- **Instructions**
A. Answer these from the court opinion, one line each:
(i) Which judge is named above the lead opinion?
(ii) What happened to the judgment sustaining the first demurrers on writ of error?
(iii) According to the final sentence, did the court err in overruling the latter demurrer?
B. Output the section of the court opinion that begins at the words "1. The defendants" and ends after the words "overruling the same.".

-- Source excerpt start --

Nos. 5206, 5207 | Ga. | Sep 11, 1926

Lead Opinion

Hill, J.

1. The defendants filed demurrers, general and special, to the original petition, which were sustained. On writ of error to this court, that judgment was reversed. Thereafter petitioners filed an ancillary petition, and the defendants again filed demurrers on numerous grounds. Substantially all of the grounds of the latter demurrer were included in the original demurrer, and are controlled by the ruling made when the ease was formerly before this court. In some instances the language of the latter demurrer is identical with that of the former demurrer. In other instances the language is different, but the same question is raised. In still other instances, the grounds of the latter demurrer are so vague and indefinite as to present no question for determination. The latter demurrer is without merit, and the court did not err in overruling the same.

-- Source excerpt end --
-- Record extracts start --

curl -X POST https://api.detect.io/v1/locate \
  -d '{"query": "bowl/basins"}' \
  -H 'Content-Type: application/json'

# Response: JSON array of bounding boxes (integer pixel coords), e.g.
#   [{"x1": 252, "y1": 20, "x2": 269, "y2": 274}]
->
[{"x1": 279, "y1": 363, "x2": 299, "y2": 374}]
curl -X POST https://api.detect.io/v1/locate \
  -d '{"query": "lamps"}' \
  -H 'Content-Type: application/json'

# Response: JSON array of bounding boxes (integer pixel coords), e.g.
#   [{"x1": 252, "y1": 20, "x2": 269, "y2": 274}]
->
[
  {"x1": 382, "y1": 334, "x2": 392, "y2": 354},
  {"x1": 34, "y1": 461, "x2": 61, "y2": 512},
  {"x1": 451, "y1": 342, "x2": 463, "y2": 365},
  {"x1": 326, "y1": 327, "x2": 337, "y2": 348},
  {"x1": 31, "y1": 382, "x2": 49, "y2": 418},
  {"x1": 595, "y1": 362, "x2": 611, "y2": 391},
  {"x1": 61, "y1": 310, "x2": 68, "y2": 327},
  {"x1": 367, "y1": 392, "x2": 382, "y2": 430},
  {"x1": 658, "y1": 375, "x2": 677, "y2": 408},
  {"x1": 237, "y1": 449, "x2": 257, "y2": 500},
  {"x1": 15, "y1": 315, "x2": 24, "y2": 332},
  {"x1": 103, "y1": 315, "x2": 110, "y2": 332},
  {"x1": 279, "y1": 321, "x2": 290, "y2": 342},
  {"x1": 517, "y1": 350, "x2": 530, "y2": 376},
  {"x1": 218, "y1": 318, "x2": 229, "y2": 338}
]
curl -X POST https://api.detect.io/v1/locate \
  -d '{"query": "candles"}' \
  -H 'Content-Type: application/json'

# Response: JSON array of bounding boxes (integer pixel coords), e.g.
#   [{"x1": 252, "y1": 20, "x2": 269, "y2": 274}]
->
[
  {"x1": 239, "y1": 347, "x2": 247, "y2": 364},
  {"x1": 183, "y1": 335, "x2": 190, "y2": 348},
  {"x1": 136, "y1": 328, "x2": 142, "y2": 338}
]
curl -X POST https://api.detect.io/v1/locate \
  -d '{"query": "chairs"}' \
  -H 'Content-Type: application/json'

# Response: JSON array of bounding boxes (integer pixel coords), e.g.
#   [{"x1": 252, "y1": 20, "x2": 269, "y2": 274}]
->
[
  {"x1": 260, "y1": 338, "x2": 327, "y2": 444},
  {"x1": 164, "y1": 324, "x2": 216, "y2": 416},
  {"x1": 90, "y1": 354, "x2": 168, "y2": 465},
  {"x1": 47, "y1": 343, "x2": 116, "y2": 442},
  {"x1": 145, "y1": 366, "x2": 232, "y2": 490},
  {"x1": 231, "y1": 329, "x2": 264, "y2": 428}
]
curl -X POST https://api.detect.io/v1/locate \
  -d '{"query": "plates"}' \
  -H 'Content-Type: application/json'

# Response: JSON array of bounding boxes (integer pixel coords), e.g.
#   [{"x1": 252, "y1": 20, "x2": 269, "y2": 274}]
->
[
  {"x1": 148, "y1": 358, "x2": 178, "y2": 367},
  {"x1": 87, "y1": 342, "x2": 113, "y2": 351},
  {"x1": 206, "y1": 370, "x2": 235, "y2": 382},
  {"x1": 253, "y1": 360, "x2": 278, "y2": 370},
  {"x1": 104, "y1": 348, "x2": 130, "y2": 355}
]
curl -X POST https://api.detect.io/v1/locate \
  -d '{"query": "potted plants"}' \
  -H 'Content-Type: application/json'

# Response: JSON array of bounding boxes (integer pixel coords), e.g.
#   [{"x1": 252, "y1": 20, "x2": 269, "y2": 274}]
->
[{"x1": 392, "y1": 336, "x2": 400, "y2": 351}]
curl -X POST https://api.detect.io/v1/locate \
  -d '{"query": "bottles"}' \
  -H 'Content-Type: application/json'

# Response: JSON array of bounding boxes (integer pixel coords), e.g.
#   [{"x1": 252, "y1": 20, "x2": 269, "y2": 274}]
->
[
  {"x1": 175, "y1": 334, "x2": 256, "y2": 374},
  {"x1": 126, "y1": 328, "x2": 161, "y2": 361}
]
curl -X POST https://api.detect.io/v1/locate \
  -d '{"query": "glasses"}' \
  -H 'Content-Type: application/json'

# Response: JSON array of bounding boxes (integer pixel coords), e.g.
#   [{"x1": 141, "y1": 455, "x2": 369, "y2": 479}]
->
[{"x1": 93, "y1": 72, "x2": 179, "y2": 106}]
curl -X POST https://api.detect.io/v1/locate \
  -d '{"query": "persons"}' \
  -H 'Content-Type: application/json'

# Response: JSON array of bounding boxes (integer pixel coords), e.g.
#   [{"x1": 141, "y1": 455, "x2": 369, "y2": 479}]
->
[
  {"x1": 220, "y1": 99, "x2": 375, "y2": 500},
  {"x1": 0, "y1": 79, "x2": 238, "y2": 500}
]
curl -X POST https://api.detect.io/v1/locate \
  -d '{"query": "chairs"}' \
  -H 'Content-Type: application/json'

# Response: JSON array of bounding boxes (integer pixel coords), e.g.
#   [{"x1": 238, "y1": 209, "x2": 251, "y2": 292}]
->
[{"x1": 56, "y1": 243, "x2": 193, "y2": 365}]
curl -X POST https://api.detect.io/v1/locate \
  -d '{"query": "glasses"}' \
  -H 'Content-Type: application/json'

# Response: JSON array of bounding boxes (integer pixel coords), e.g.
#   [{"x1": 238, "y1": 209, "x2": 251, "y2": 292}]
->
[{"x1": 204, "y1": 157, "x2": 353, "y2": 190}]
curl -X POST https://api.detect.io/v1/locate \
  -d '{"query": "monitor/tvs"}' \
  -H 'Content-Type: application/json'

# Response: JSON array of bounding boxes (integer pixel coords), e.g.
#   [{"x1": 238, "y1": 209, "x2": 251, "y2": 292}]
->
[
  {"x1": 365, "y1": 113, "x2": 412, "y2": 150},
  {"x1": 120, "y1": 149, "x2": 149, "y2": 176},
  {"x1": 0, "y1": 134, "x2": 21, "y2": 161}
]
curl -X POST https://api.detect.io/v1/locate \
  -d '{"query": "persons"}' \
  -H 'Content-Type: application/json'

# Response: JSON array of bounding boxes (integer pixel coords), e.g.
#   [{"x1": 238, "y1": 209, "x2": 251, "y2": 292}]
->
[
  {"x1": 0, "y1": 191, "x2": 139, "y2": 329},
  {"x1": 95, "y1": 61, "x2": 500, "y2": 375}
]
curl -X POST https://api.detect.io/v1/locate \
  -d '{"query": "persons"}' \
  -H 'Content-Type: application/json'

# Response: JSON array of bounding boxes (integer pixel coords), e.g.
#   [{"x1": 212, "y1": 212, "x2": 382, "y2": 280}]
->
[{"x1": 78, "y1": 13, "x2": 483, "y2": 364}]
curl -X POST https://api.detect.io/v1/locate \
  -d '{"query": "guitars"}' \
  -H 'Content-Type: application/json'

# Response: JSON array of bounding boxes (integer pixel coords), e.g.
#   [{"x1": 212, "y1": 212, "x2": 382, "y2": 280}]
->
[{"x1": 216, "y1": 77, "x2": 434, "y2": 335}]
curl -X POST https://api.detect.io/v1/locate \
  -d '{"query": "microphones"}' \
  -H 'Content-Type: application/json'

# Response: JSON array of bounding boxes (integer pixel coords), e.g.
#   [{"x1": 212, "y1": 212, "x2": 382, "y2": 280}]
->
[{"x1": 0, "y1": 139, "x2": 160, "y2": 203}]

-- Record extracts end --

- **The solutions**
A.
(i) Hill, J.
(ii) It was reversed.
(iii) No, the court did not err.

B.
1. The defendants filed demurrers, general and special, to the original petition, which were sustained. On writ of error to this court, that judgment was reversed. Thereafter petitioners filed an ancillary petition, and the defendants again filed demurrers on numerous grounds. Substantially all of the grounds of the latter demurrer were included in the original demurrer, and are controlled by the ruling made when the ease was formerly before this court. In some instances the language of the latter demurrer is identical with that of the former demurrer. In other instances the language is different, but the same question is raised. In still other instances, the grounds of the latter demurrer are so vague and indefinite as to present no question for determination. The latter demurrer is without merit, and the court did not err in overruling the same.